Angkor is absolutely majestic, the site is huge! Despite is being ransacked by war, abandoned for centuries and ravaged by the Khmer Rouge, it's very well preserved. All of the tourists and hawkers, didn't really take away from the peace and tranquility of the place. I don't know enough about Hinduism to fully understand the meaning of the place, but in the middle of the jungle these monuments to Khmer architecture and empire looked very much at home. So much so, that one of the temple had tress growing on top of it, the roots straggling the structure - man and nature as one. Ended up watching a rather unimpressive sunset from the top of Bakheng Hill. It was cool, loads of people congregated, but getting back down really steep narrow steeps with hundreds of other people was a bit scary! The most annoying thing about Angkor are the hoards of children that run up to you as soon as you arrive at a temple. One girl introduced herself to me as Spidergirl, I fobbed her off but she remembered when I came back and called me a 'fucking liar', another 6 year old girl went to the extremes of telling me that Pol Pot killed her father...hmmm, didn't Pol Pot's regime get over-thrown 30-year-ago? It's a miracle!!

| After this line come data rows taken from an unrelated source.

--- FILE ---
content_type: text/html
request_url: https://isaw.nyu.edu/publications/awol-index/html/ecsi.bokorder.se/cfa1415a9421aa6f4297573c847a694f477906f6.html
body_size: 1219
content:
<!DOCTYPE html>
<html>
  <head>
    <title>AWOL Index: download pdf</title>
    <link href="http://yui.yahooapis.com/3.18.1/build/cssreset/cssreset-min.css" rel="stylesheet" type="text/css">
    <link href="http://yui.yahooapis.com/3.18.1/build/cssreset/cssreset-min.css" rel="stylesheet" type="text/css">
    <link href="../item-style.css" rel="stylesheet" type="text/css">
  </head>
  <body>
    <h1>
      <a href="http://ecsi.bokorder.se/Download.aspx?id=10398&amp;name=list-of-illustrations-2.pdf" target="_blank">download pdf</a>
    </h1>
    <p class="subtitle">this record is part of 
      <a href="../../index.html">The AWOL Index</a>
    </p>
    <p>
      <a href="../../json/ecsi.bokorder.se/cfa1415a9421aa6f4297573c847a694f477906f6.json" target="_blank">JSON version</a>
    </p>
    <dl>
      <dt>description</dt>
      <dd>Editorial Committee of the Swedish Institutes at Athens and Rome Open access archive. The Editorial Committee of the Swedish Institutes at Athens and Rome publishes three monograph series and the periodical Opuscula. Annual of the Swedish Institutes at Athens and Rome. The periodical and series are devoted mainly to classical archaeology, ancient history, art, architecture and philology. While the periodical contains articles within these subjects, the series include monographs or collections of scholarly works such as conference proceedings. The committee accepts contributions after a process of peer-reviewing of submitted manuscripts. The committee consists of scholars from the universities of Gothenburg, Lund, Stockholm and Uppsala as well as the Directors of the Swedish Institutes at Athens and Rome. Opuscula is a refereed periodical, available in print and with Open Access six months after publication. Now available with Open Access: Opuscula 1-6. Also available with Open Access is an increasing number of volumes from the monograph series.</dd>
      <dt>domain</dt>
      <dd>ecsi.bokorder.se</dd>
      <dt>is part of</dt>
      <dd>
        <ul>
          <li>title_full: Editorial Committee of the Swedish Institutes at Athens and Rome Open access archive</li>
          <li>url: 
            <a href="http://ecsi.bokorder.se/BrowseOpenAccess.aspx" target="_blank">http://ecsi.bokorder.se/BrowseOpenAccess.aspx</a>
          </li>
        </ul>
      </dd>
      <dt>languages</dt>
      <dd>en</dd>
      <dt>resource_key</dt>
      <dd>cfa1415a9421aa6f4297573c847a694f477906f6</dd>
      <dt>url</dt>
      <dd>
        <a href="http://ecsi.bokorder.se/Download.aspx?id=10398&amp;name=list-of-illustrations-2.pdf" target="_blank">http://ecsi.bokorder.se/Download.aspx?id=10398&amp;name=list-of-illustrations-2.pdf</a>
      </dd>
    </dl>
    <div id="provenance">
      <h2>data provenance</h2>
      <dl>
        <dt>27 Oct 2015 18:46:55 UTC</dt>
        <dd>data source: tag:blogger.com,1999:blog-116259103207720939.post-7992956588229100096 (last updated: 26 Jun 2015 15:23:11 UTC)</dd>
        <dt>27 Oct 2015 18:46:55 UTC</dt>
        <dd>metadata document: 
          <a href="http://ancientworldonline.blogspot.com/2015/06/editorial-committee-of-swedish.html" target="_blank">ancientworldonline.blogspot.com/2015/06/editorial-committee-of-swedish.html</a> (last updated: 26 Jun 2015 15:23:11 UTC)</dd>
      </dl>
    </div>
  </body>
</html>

The bus ride to Sihanoukville was a bit scary, at Phnom Penh bus station the inspector looked at my ticket and flapped about a little bit, finally putting me on the bus, sitting on plastic stool in the middle of the aisle. Half way into the journey, we stopped for comfort break only to have our tickets checked by a very scary woman. She stopped the bus from moving, saying that I didn't have a ticket; 'that's what the tickets inspector at Phnom Penh gave back to me' I told her. The driver and his assistant got off the bus, argued with her a bit. Meanwhile I was munching on some fruit that a Cambodian man offered me. Finally she stomps off and we get on our way. Once I settled into guesthouse, I found the correct ticket in my back pocket, oops!

Sihanoukville is more laid-back with a beautiful beach and cool cafe-bars, mostly run by ex-pats. Got to top up the tan and drink lots of Cambodian coffee, which is good. Met lots of cool people, including this crazy artist guys who chatted to me hours about life, science, religion, etc.

Headed to Phnom Penh and the Happy guesthouse which backs onto the Boeng Kak lake, which is extremely polluted. The room isn't the nicest, but it'll do, it has a steady stream of travellers and great communal area. Went to see the Killing Fields and S21 prison, the fields were a series of shallow ditches where the Khmer Rouge buried the people they executed. A tree that was used to kill children was pointed out. Then headed to S21 prison, just to add to the misery, which is converted school, chopped into cells that was used to detain and torture people. It was horrible, the steel beds and medieval instruments were still there. It made me feel sick thinking about all the pain and suffering that was inflicted in those cells. People really are cruel. What made me more sick was bring ripped off by the tuk-tuk driver. I should have been more forthright and told him to fuck off, but after seeing the Khmer Rouge's legacy, didn't really want to mess with any Cambodians!

So, New Lunar Year is the last day I spend in Cambodia. It is a fantastic country, so interesting and friendly. If you can get over the pollution and dust and the fact that Cambodian ladies wearing pyjamas as day-wear?!